Pork Book included the Arizona Historical Society







Each year, the Citizens Against Government Waste publishes their annual Pig Book. It identifies particularly egregious examples of money wasted by the Federal government. In 2002, CAGW teamed with the Goldwater Institute to produce the 2002 Arizona Piglet Book.

Eight years ago, the authors recognized that Arizona’s budget was a train wreck looking for a place to happen. Among the waste they identified was the then $4.5 million dollar budget for the Arizona Historical Society. Their explanation was as follows:

This program is a membership-supported, nonprofit state trust agency that gives money to preserve and maintain museums pertaining to the history of Arizona. This program can proceed without support from government, and a nonprofit foundation could accomplish the same task and collect the same dues from its members without a commitment by the state government.

So what did Governor Brewer do in 2010 as the cars from the long predicted train wreck began piling up? Why she INCREASED the Arizona Historical Budget by over 50%. Why did she do that? She wanted to Arizona Historical society to build yet another history museum. That was to be her pet project, the 5C Arizona Centennial Museum.

Prior posts on this blog explain how, as part of that plan, she pushed through a bill that transferred the Arizonan Mining and Mineral Museum to the Arizona Historical Society. They also explain the many serious problems associated with that very unfortunate bill.

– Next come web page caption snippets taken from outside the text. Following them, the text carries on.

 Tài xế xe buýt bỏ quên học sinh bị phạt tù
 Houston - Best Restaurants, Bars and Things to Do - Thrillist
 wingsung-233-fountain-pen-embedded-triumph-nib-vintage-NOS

The Goldwater Institute also recommended eliminating the $800,000 budget for the Arizona Department of Mines and Mineral Resources (former home of the mineral museum). Their comments on the department were as follows:

This non-regulatory agency provides technical assistance to mining companies at taxpayer expense and runs the Mining and Mineral Museum. The technical and economic development assistance provided by state government to miners amounts to corporate welfare. That function, which subsidizes a remarkably small portion of the state economy, should be funded by voluntary fees or eliminated. The museum could be privatized and run by a nonprofit foundation.

Rather than implementing the above recommendations, the Governor transferred over a half million dollars from the Department of Mines and Mineral Resources to the Arizona Historical Society. Then, she added even more money to inflate the historical society budget to its current level.

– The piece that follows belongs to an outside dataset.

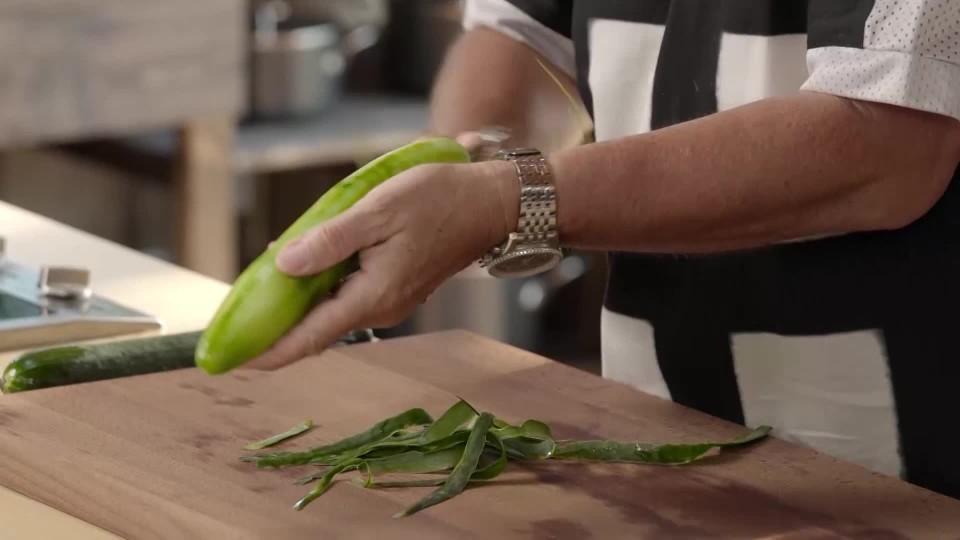 Okurkový salát s miso dresingem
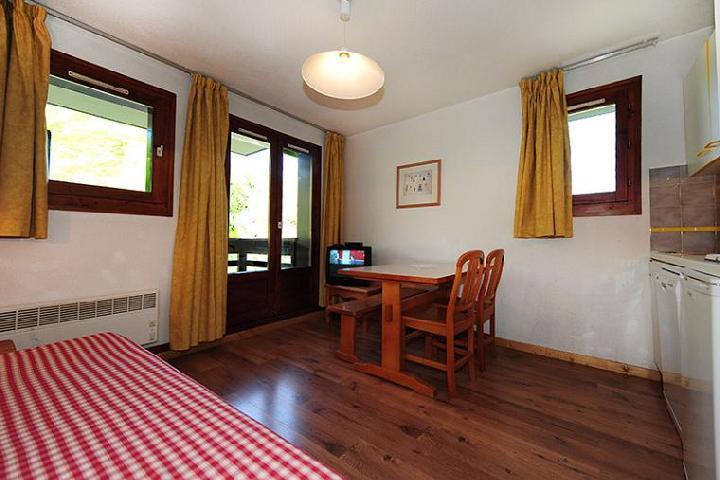 Vacances en montagne Appartement 2 pièces 4 personnes (302) - Résidence les Balcons d'Olympie - Les Menuires - Table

Note 1: A February statement from the Governors office says that money will be added to the historical society budget “as necessary” to enable it to operate the 5C Arizona Centennial Museum.

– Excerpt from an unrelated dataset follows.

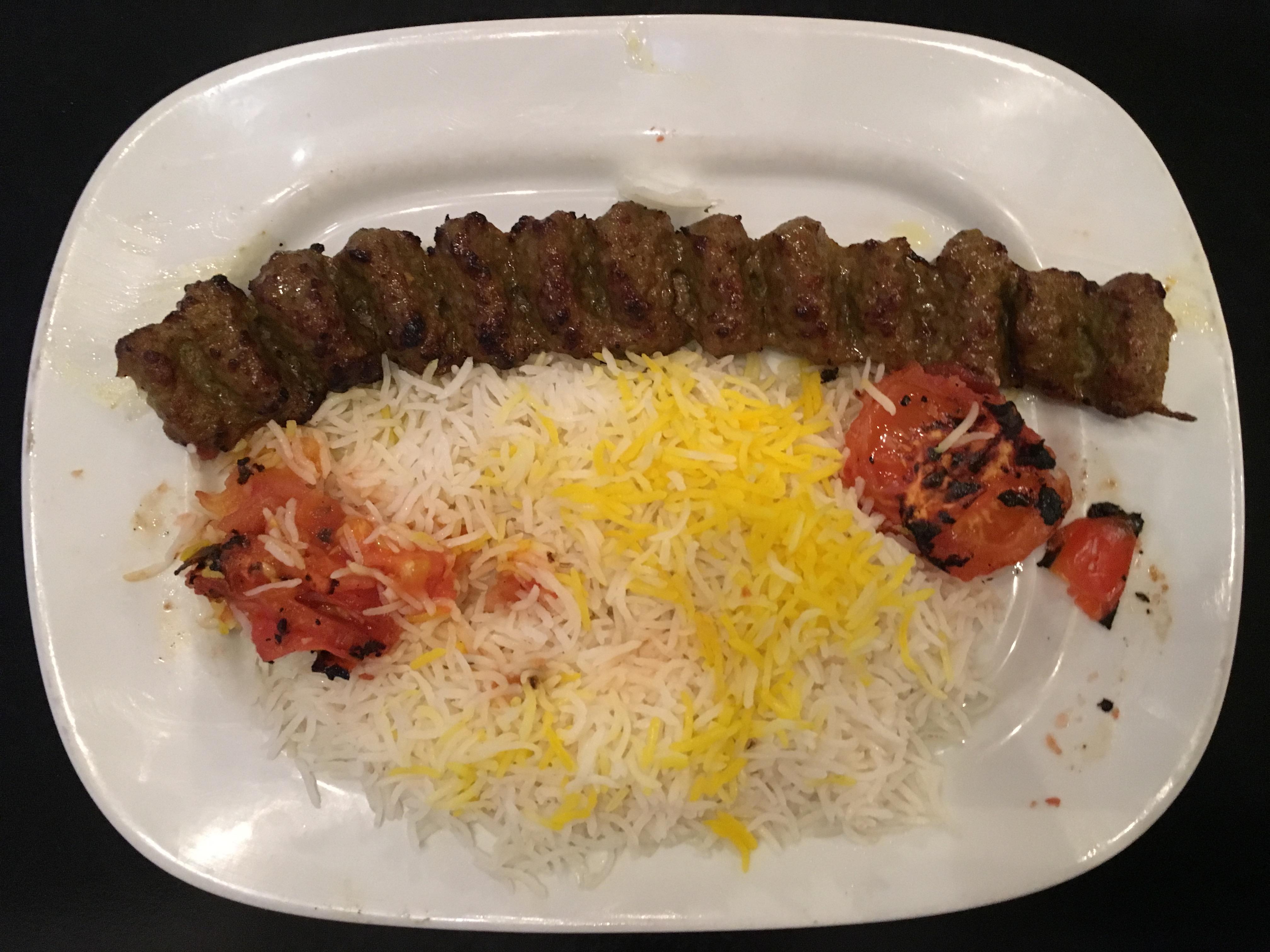 Foto von Kabab-Fleischspieß mit Reis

Note 2: This blog is not promoting restoration of the Department and Mines and Mineral Resources budget. It is promoting repeal of the bill that transferred Arizona’s irreplaceable mineral collection to an organization without the training to properly care for it.

1 comment:

  1. Have you contacted some of the talk radio stations here in Tucson to see if they are interested. Why not send them hard copies of this blog site and all of the comments? People are pretty mad about the Rio Nuevo audit etc and you may get some traction on this.